NYguy |
Jun 27, 2014 12:37 AM |
Quotes from a piece on building tall...
http://www.citylab.com/design/2014/0...ywhere/373493/
Why Can't We Build Skinny Skyscrapers Everywhere?
The limits to how tall and thin towers can be has more to do with markets than engineers.
http://cdn.citylab.com/media/img/cit...lead_large.jpg
June 26, 2014
Kriston Capps
Quote:
Within the next few years, the number of New York City skyscrapers that are 1,000 feet or taller is going to soar. Today, there are seven towers in the 1,000-feet-plus club. If construction proceeds as planned on projects now under way or scheduled to break ground this year, that figure will more than double.
In Manhattan, architects are building highest and fastest in Midtown. There, the supertalls aren't just tall—some of them are superskinny, too. A group of buildings along West 57th Street with residential units priced from $5 million to more than $100 million has transformed the Central Park perch into Billionaires Row, a signifier of America's new Gilded Age. In most cases, each unit is basically its own penthouse suite, occupying an entire floor of its building.
Taken on their own terms, the superskinnies represent a feat of architectural design. The new developments going up on West 57th Street may, in fact, be approaching the outer limits of the tall-to-thin aspect ratio for a structure. Just not for the reasons you might think.
"Structurally, there are a lot of very unique challenges, especially for a building that wants a high degree of special views," says Vishaan Chakrabarti, a partner at SHoP Architects and the director of the Center for Urban Real Estate at Columbia University. SHoP—the firm that designed the Barclays Center as well the forthcoming Domino Sugar Refinery development, both in Brooklyn— is responsible for what may be New York's, and the world's, skinniest supertall.
.....Down the road is 217 West 57th St., another supertall, superskinny Midtown tower. This isn't, strictly speaking, the project with the sharpest aspect ratio that architect Gordon Gill has ever designed. That honor belongs to the trident-shaped tower designed by architecture firm Adrian Smith + Gordon Gill for One Dubai in the United Arab Emirates, a $95 billion—billion—mega-development planned by firm Skidmore, Owings & Merrill (SOM). But 217 W. 57th St. will nevertheless be one of the skinniest towers in Manhattan and the nation.
"The complexity just increases when you get slender," Gill says. "The floorplates become smaller, but the views can become really amazing."
.....This new kind of skyscraper is popping up all over Midtown—but so far, only there. There are reasons that superskinnies haven't shown up in Chicago, Los Angeles, San Francisco, Dallas, or other cities. Nor are they likely to get much skinnier in Manhattan.
"From an engineering standpoint, there’s a ways to go," Gill says when I ask him how tall and thin the firm can build. "From an economic standpoint, we’re close to the limit."

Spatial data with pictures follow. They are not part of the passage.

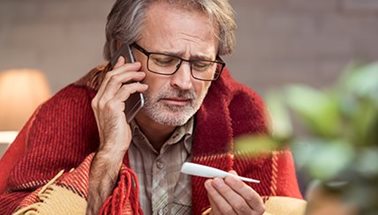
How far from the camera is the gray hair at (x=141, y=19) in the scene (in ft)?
4.29

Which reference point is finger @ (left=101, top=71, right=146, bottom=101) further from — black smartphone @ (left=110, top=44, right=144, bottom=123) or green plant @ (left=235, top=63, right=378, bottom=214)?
green plant @ (left=235, top=63, right=378, bottom=214)

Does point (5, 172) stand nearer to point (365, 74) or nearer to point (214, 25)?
point (214, 25)

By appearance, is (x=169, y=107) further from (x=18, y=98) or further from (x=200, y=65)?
(x=18, y=98)

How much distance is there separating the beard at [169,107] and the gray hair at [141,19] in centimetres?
12

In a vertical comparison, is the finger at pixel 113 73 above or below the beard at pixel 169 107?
above

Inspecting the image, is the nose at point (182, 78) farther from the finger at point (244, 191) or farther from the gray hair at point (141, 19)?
the finger at point (244, 191)

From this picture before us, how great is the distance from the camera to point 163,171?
134 centimetres

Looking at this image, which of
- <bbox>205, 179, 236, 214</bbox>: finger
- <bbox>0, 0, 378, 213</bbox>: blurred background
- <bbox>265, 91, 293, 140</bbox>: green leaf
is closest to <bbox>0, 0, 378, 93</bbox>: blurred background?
<bbox>0, 0, 378, 213</bbox>: blurred background

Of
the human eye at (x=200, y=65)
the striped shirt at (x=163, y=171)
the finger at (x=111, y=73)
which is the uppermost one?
the human eye at (x=200, y=65)

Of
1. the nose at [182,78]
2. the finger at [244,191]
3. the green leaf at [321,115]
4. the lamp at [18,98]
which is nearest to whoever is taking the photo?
the green leaf at [321,115]

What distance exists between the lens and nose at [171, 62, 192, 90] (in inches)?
49.0

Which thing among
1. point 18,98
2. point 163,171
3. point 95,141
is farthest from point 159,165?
point 18,98

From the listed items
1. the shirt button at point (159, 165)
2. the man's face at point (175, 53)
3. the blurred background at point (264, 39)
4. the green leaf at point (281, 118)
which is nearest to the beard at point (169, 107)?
the man's face at point (175, 53)

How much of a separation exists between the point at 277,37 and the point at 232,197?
1.28m
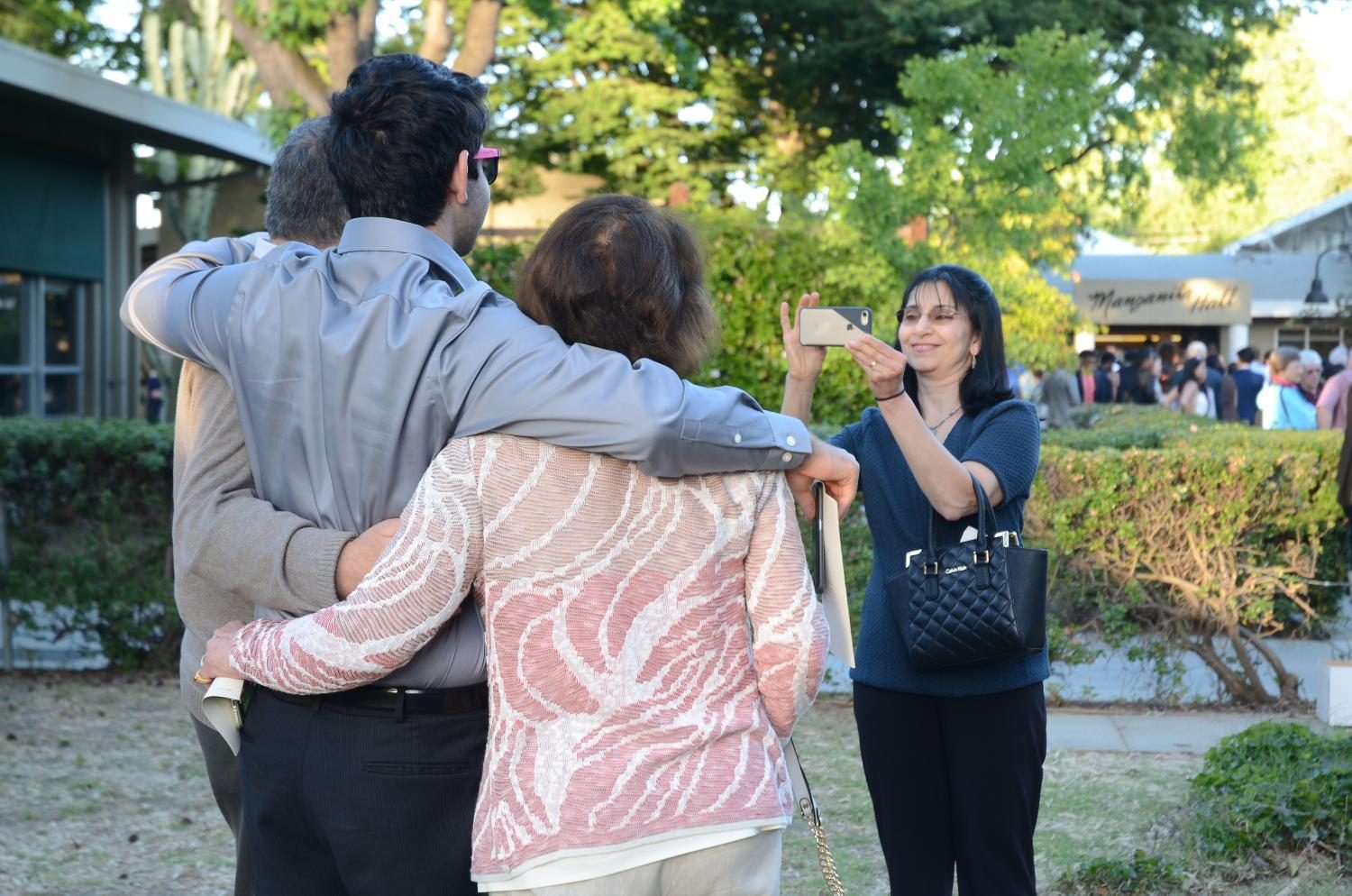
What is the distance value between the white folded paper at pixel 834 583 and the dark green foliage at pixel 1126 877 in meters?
2.68

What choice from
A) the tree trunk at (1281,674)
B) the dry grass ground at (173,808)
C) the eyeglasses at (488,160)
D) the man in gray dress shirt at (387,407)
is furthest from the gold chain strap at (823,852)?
the tree trunk at (1281,674)

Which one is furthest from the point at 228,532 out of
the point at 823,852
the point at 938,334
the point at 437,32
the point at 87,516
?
the point at 437,32

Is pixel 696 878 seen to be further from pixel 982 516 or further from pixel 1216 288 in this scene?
pixel 1216 288

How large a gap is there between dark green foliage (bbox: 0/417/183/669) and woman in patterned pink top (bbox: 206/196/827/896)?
6086 millimetres

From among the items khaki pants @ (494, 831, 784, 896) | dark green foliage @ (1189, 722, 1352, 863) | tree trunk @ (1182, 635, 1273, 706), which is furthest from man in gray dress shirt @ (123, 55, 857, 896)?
tree trunk @ (1182, 635, 1273, 706)

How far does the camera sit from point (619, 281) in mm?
2162

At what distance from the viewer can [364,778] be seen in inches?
88.1

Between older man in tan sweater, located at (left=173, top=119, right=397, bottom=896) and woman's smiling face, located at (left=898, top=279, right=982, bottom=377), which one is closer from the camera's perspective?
older man in tan sweater, located at (left=173, top=119, right=397, bottom=896)

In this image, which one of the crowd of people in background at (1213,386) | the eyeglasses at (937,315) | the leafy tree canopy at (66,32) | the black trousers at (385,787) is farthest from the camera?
the leafy tree canopy at (66,32)

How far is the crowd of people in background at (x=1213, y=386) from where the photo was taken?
1368cm

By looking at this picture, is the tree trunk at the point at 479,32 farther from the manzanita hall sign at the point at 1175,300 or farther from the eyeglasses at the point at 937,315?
the manzanita hall sign at the point at 1175,300

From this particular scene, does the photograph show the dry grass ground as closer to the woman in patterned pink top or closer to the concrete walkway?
the concrete walkway

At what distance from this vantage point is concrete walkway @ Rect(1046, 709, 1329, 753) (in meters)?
6.77

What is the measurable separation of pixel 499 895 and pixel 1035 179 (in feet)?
39.7
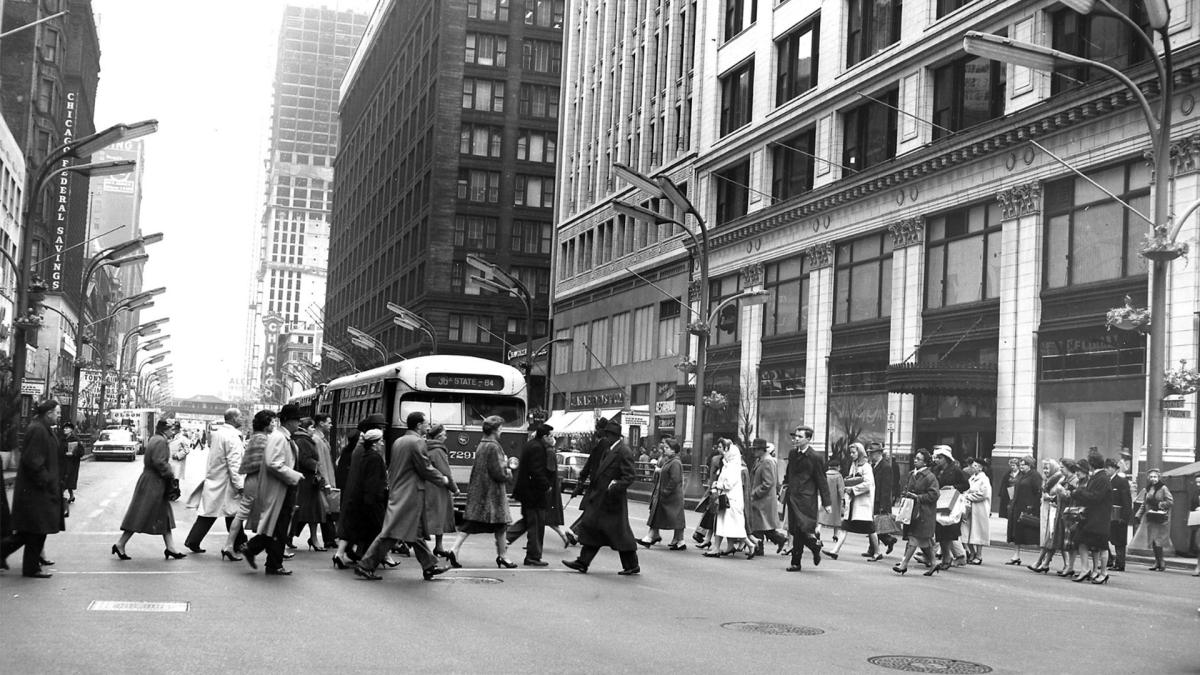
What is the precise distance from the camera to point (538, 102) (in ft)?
324

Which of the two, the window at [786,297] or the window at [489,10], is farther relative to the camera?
the window at [489,10]

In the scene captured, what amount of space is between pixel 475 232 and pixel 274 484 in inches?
3260

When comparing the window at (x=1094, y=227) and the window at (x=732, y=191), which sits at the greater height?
the window at (x=732, y=191)

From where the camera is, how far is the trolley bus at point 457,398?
24547 millimetres

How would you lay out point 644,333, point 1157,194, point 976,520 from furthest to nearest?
point 644,333 → point 1157,194 → point 976,520

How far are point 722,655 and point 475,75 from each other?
91021mm

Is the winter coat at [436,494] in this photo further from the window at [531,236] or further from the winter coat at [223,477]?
the window at [531,236]

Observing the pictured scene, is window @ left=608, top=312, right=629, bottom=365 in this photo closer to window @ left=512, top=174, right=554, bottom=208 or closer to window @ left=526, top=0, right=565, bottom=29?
window @ left=512, top=174, right=554, bottom=208

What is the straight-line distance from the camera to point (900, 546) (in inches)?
945

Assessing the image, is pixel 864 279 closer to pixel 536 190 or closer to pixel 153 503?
pixel 153 503

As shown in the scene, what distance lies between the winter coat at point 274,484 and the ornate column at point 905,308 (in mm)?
24678

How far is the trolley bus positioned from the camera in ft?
80.5

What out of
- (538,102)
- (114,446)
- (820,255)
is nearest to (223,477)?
(820,255)

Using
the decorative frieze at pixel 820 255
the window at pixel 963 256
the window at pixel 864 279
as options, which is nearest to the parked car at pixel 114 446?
the decorative frieze at pixel 820 255
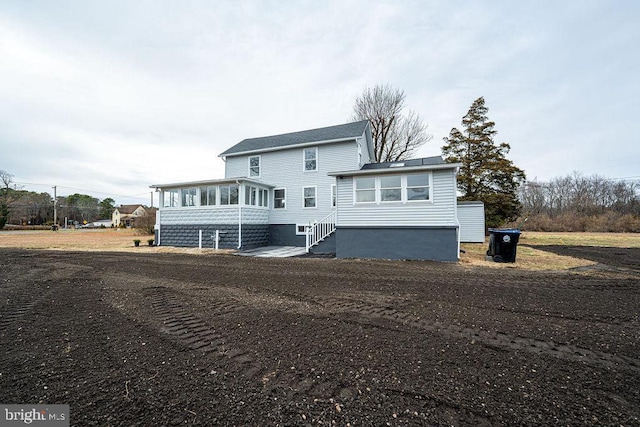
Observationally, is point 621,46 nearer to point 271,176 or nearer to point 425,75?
point 425,75

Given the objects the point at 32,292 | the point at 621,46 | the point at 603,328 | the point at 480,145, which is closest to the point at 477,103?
the point at 480,145

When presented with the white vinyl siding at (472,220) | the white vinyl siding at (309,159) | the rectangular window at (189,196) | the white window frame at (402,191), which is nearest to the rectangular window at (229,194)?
the rectangular window at (189,196)

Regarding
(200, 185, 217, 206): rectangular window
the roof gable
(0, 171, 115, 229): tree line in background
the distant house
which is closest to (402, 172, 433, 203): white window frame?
(200, 185, 217, 206): rectangular window

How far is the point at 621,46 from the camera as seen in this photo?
11.0 metres

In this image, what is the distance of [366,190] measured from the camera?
36.1 feet

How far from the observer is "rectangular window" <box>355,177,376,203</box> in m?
10.9

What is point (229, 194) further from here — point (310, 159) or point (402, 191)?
point (402, 191)

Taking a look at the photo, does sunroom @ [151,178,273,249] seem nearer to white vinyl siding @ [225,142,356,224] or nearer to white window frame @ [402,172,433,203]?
white vinyl siding @ [225,142,356,224]

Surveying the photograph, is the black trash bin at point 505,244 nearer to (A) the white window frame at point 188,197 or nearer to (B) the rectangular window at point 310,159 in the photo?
(B) the rectangular window at point 310,159

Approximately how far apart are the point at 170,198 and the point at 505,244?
1677 cm

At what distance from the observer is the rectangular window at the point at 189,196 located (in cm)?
1486

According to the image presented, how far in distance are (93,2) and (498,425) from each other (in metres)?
14.7

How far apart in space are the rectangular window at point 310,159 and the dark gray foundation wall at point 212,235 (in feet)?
14.4

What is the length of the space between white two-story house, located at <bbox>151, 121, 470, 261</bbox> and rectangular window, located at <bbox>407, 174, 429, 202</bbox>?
0.12 ft
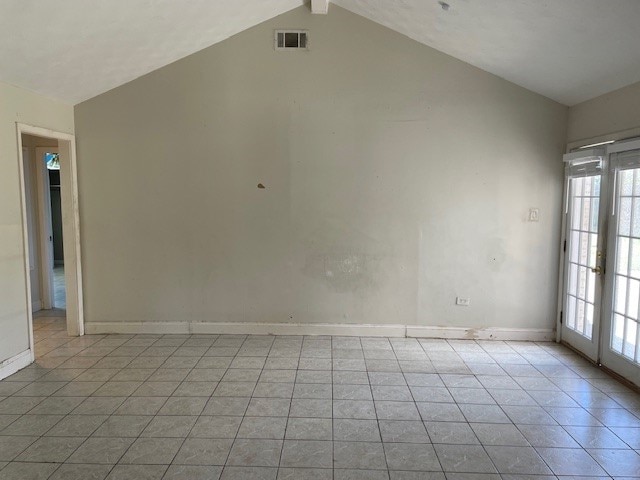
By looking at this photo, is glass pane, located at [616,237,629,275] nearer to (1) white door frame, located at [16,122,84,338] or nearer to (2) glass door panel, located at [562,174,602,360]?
(2) glass door panel, located at [562,174,602,360]

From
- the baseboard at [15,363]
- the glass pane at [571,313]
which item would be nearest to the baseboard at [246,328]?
the baseboard at [15,363]

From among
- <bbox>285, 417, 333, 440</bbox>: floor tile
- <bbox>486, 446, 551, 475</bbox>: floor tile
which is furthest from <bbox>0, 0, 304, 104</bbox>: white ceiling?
<bbox>486, 446, 551, 475</bbox>: floor tile

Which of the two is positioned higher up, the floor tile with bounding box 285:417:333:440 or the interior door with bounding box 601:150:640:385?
the interior door with bounding box 601:150:640:385

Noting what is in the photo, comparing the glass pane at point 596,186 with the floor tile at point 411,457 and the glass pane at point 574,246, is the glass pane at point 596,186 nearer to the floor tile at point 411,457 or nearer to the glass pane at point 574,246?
the glass pane at point 574,246

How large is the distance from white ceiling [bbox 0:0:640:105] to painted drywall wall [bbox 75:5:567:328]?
9.3 inches

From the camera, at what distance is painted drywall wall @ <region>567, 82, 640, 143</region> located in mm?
3323

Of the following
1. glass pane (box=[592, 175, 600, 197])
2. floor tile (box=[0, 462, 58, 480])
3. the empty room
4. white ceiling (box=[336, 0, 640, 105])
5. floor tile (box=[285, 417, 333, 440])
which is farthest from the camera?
glass pane (box=[592, 175, 600, 197])

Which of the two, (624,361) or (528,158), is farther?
(528,158)

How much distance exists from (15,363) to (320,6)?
4.30m

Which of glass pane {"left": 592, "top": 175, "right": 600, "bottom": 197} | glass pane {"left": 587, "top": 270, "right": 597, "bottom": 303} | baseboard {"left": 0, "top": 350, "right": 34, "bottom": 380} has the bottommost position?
baseboard {"left": 0, "top": 350, "right": 34, "bottom": 380}

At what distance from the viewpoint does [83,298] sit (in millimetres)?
4625

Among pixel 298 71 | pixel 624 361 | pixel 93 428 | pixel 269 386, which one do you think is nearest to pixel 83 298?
pixel 93 428

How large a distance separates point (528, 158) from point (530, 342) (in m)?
1.92

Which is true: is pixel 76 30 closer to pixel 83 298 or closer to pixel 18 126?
pixel 18 126
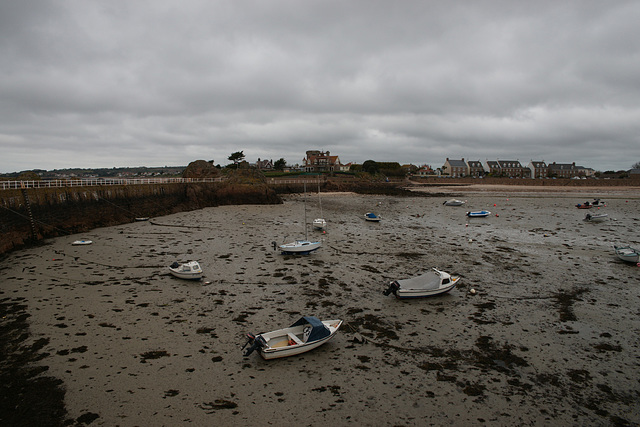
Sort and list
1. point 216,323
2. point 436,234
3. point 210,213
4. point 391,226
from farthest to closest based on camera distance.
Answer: point 210,213, point 391,226, point 436,234, point 216,323

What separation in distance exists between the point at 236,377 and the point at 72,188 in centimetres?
2842

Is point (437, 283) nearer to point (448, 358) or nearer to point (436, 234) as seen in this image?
point (448, 358)

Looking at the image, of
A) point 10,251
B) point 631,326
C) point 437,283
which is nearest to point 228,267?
point 437,283

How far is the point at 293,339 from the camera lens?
31.3 ft

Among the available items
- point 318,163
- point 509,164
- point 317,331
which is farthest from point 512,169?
point 317,331

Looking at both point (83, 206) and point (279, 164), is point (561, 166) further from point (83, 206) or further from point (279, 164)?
point (83, 206)

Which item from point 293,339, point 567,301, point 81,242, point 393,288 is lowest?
point 567,301

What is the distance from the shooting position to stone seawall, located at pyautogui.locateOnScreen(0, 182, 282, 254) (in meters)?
21.7

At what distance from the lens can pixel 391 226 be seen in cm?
3127

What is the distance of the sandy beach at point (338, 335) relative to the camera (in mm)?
7445

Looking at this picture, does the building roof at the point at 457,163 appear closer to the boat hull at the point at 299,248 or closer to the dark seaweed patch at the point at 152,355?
the boat hull at the point at 299,248

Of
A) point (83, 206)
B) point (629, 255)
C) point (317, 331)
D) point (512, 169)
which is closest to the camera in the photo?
point (317, 331)

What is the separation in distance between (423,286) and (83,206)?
29300 millimetres

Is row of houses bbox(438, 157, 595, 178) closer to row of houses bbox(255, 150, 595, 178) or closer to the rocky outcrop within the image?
row of houses bbox(255, 150, 595, 178)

....."We cut slots, we punch holes, we create notches in the corners of the buildings" to mitigate the effects of wind, Gill says, on tall and thin buildings alike. But there are some places where superskinnies will just never go. No matter how pitched income inequality comes to be in San Francisco, these towers will never rise there. "For areas that are seismic, the slenderer buildings are not advisable," Gill says.
.....Even in Billionaires Row—where Midtown zoning allows skyscrapers to soar—the oxygen has mostly been used up. To build the towers that are rising now, in many cases, developers purchased air rights from adjacent shorter buildings. "At least in this corridor, most of the air rights have been used up," Chakrabarti says.
In other words, these superskinnies are unique—a "registration of the market," as Chakrabarti calls them. "It is a typology that’s happening, no question," he says, noting that SHoP has at least two more supertalls coming to New York.
"But if I look at our overall portfolio, [superskinny, supertall] is not an enormous percentage in terms of square footage."
So fans and critics of these buildings shouldn't expect to see them copied everywhere. At least, not until design and engineering technology advances to the point that that the aspect ratio can be pushed to even leaner proportions in markets that could sustain these developments. Or, not until other markets generate the political climate that makes these developments possible.
"I just received a document a couple days ago from someone who's been working on a patent for building stabilization," Gill says. "I'm going to dig into that and check that out. The more we learn about how to tune that, the more interesting the structures can become."